You are viewing a plain text version of this content. The canonical link for it is here.
Posted to users@jena.apache.org by Paolo Castagna <ca...@googlemail.com> on 2011/11/03 16:52:47 UTC

Giraph: anyone?

Hi,
I wonder if anyone here had a look at Apache Giraph (in the incubator)
(i.e. a Google Pregel clone), here: http://incubator.apache.org/giraph/

I am curious to know if and how this could be used to implement an
rule based inference engine. :-)

Pregel seems to me a better model/architecture (than MapReduce) for
things such as the RETE algorithm.

Having said that, a think you can easily do with MapReduce is to
distribute all your vocabularies/ontologies to all your nodes (via
DistributedCache) load them in RAM (they are typically not that
big) and then perform inference in parallel.

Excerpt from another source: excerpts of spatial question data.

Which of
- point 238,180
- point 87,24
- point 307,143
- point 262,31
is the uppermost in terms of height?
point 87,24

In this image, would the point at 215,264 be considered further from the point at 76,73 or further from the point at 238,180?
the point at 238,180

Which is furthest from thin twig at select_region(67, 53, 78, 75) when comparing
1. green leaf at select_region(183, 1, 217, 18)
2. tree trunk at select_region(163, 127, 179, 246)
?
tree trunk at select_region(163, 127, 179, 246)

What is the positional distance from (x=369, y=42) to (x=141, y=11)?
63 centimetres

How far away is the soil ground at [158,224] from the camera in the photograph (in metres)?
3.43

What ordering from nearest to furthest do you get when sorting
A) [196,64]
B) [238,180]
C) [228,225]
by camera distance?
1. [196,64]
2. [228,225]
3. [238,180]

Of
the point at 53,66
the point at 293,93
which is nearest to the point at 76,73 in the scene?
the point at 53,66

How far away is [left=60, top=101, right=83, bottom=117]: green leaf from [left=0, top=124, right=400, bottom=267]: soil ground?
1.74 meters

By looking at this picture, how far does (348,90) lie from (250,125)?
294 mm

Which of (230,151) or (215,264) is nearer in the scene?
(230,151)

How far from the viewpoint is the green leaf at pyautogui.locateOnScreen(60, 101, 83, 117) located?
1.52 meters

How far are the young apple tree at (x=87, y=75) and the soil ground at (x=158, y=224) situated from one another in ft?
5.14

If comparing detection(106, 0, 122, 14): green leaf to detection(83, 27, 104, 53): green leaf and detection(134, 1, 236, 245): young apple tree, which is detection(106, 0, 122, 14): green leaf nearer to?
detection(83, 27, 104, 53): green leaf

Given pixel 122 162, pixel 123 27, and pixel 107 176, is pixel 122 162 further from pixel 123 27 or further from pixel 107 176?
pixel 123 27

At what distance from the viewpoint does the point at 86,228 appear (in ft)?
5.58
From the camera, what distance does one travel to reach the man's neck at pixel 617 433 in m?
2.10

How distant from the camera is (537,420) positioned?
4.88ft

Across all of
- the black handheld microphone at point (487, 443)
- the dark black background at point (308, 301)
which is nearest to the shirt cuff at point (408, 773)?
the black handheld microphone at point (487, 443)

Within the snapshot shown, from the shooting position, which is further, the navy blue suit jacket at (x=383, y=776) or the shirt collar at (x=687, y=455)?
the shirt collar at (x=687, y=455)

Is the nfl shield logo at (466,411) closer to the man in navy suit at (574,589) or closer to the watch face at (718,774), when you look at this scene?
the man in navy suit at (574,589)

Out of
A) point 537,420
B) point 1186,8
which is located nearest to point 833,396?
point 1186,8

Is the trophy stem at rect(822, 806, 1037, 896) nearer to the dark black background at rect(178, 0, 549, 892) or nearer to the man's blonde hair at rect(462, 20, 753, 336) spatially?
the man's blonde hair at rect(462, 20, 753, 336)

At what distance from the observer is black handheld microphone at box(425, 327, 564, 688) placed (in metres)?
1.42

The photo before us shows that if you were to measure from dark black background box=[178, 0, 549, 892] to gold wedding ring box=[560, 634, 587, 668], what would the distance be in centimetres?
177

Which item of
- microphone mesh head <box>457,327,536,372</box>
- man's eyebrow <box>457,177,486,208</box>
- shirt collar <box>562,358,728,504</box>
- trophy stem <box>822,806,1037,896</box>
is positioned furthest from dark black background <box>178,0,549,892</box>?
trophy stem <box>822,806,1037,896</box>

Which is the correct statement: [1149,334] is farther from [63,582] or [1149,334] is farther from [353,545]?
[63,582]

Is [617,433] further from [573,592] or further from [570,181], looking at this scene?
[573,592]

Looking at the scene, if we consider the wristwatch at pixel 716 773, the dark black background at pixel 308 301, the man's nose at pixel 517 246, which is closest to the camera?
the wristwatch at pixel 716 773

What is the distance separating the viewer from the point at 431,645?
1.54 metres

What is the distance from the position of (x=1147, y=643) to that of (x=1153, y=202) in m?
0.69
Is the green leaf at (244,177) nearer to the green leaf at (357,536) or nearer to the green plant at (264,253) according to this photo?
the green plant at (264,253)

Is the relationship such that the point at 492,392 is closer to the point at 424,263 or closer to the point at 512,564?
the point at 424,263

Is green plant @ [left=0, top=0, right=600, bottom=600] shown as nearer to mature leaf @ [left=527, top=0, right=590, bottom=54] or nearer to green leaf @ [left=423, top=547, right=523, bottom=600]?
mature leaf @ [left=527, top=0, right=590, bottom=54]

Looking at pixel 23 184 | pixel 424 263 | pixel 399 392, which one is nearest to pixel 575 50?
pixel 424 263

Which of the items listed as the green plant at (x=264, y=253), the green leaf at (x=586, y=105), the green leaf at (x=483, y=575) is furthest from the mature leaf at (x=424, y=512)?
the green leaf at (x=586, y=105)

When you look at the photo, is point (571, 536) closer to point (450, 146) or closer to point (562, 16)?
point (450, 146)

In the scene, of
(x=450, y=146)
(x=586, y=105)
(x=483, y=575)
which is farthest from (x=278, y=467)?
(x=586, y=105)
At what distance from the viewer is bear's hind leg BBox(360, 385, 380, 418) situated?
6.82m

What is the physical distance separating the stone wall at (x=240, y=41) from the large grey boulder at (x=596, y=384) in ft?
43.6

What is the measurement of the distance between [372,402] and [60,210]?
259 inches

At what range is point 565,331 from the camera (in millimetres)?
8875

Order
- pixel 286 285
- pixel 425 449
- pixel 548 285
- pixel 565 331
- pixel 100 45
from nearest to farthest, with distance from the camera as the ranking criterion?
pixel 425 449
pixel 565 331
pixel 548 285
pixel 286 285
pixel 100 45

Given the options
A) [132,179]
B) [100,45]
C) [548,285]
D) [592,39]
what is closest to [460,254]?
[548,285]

An example of this is here: [1,2]. This is using RIOT infer approach,
but I was wondering if I could just use Jena inference engine there
and if that would work on one triple at the time. I don't think
everything works in this case.

However, perhaps there is a way to group the RDF data so that
inference would work as if all the instance data were available.
Any idea/suggestion?

Since I am here and I was looking at RIOT infer command implementation
yesterday, I found this comment here [3]:

  * TDB Infer
  *   RDFS
  *   owl:sameAs (in T-Box, not A-Box)
  *   owl:equivalentClass, owl:equivalentProperty
  *   owl:TransitiveProperty, owl:SymmetricProperty

(by the way, interesting comments in the RIOT infer's command ;-))

I see how RDFS is implemented (very elegant and compact).

I can see how we could do similar things for:

  - owl:equivalentClass
  - owl:equivalentProperty
  - owl:SymmetricProperty

I think I know how to do:

  - owl:sameAs (in T-Box, not A-Box)

But, I do not really see how we could do owl:TransitiveProperty in a
similar streaming fashion. Is that possible?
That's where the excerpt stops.